Proteste negli USA contro Trump e i dazi: 600mila in piazza, crollano le Borse mondiali
Il primo fine settimana dopo l’annuncio dell’introduzione dei dazi da parte del presidente americano Donald Trump è all’insegna delle proteste negli Stati Uniti. Manifestazioni si sono svolte in diverse città di tutti e 50 gli Stati, con un’importante partecipazione. La mobilitazione è stata organizzata dal movimento Hands Off!, che ha riferito che ci sono stati più di mille cortei, organizzati con decine di gruppi locali, in tutti e cinquanta gli Stati. Sarebbero circa 600mila le persone scese in piazza questo fine settimana.

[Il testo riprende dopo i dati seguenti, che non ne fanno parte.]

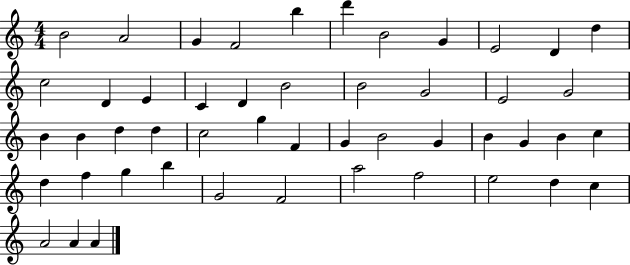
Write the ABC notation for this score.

X:1
T:Untitled
M:4/4
L:1/4
K:C
B2 A2 G F2 b d' B2 G E2 D d c2 D E C D B2 B2 G2 E2 G2 B B d d c2 g F G B2 G B G B c d f g b G2 F2 a2 f2 e2 d c A2 A A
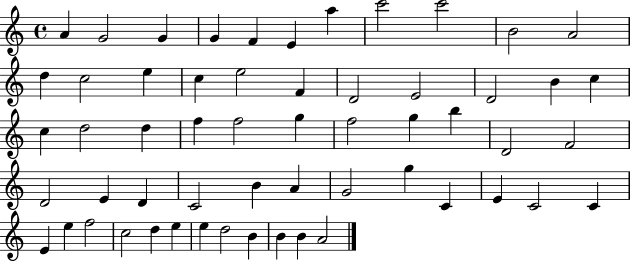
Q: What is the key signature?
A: C major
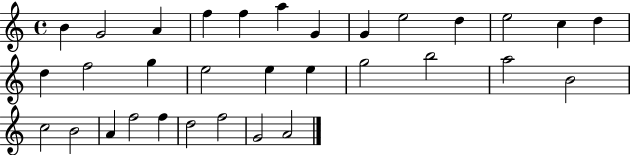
{
  \clef treble
  \time 4/4
  \defaultTimeSignature
  \key c \major
  b'4 g'2 a'4 | f''4 f''4 a''4 g'4 | g'4 e''2 d''4 | e''2 c''4 d''4 | \break d''4 f''2 g''4 | e''2 e''4 e''4 | g''2 b''2 | a''2 b'2 | \break c''2 b'2 | a'4 f''2 f''4 | d''2 f''2 | g'2 a'2 | \break \bar "|."
}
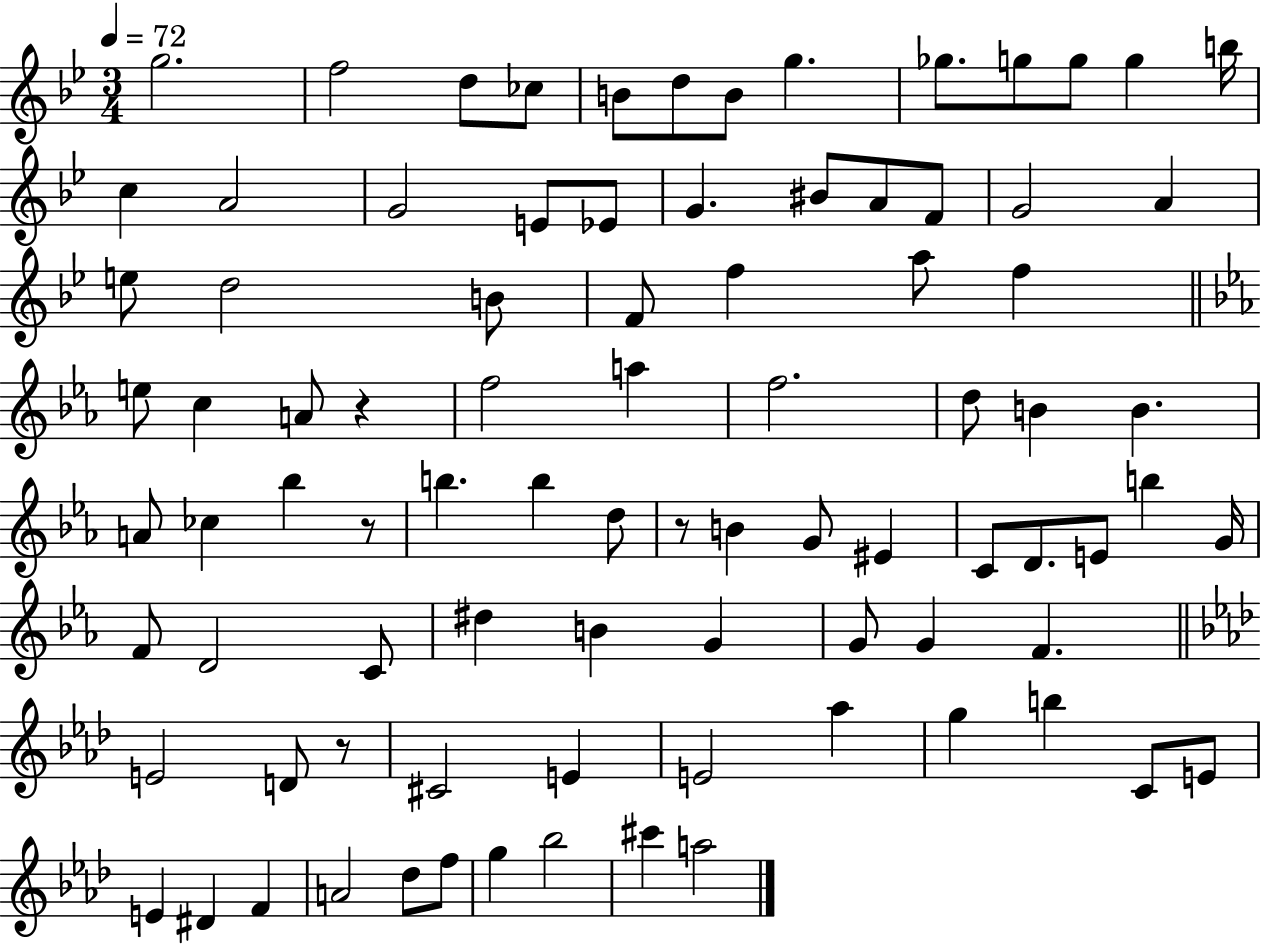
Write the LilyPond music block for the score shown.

{
  \clef treble
  \numericTimeSignature
  \time 3/4
  \key bes \major
  \tempo 4 = 72
  g''2. | f''2 d''8 ces''8 | b'8 d''8 b'8 g''4. | ges''8. g''8 g''8 g''4 b''16 | \break c''4 a'2 | g'2 e'8 ees'8 | g'4. bis'8 a'8 f'8 | g'2 a'4 | \break e''8 d''2 b'8 | f'8 f''4 a''8 f''4 | \bar "||" \break \key ees \major e''8 c''4 a'8 r4 | f''2 a''4 | f''2. | d''8 b'4 b'4. | \break a'8 ces''4 bes''4 r8 | b''4. b''4 d''8 | r8 b'4 g'8 eis'4 | c'8 d'8. e'8 b''4 g'16 | \break f'8 d'2 c'8 | dis''4 b'4 g'4 | g'8 g'4 f'4. | \bar "||" \break \key f \minor e'2 d'8 r8 | cis'2 e'4 | e'2 aes''4 | g''4 b''4 c'8 e'8 | \break e'4 dis'4 f'4 | a'2 des''8 f''8 | g''4 bes''2 | cis'''4 a''2 | \break \bar "|."
}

I manifestanti sono scesi in piazza dopo l’annuncio dell’introduzione dei dazi (ovvero le imposte che si applicano sulle merci in arrivo da un Paese straniero), ma hanno in realtà protestato contro diverse misure messe in campo dall'amministrazione Trump nei primi due mesi e mezzo del suo mandato. Nel frattempo, si fanno sentire le prime conseguenze sui mercati di tutto il mondo dopo le tariffe introdotte da Donald Trump, che hanno colpito anche isole sperdute abitate unicamente da pinguini. Un lunedì nerissimo in tutto il mondo (Stati Uniti inclusi), con le banche in difficoltà e le Borse in profondo rosso soprattutto sul mercato asiatico, quello maggiormente colpito dai dazi statunitensi: Hong Kong ha fatto registrare la seduta peggiore dalla crisi finanziaria del 1997. Malissimo anche Milano, con l’indice Ftse Mib che è arrivato a perdere oltre il 7%, come accaduto solo l’11 settembre del 2001.
L’Unione europea - che è stata colpita con una tariffa del 10%, che arriverà al 20% il 9 aprile - prepara le contromosse. L’idea è presentare una risposta coordinata e creare un fronte comune contro i dazi americani, che in alcuni casi hanno colpito settori fortemente strategici per le economie europee. Stasera la Commissione europea dovrebbe presentare un elenco di prodotti statunitensi da colpire. Secondo Reuters, probabilmente l’Unione prenderà di mira carne, cereali, vino, legname e vestiti provenienti dagli Stati Uniti, nonché gomme da masticare, filo interdentale, diamanti, alcune categorie di elettrodomestici, carta igienica. Oltre alla strategia comune, ogni Stato è anche al lavoro per preparare delle risposte nazionali.
Il primo ministro spagnolo Pedro Sanchez ha annunciato che la Spagna risponderà ai dazi imposti da Donald Trump con un piano che vale complessivamente 14,1 miliardi di euro per aiutare le aziende più colpite. Giorgia Meloni volerà negli States il 16 aprile per un bilaterale con Donald Trump. L’obiettivo concreto sembra essere quello di ottenere un dimezzamento delle tariffe, fissando dazi reciproci del 10 per cento. I primi effetti dei dazi si sono già fatti sentire sull’economia italiana, in particolare sul settore vinicolo. Secondo l’Unione italiani vini è di «323 milioni di euro l’anno il sacrificio che la catena commerciale, dai produttori agli importatori ai distributori, deve assumersi per garantire i listini pre-dazi nei punti vendita, che riguarda 480 milioni di bottiglie spedite oltreoceano».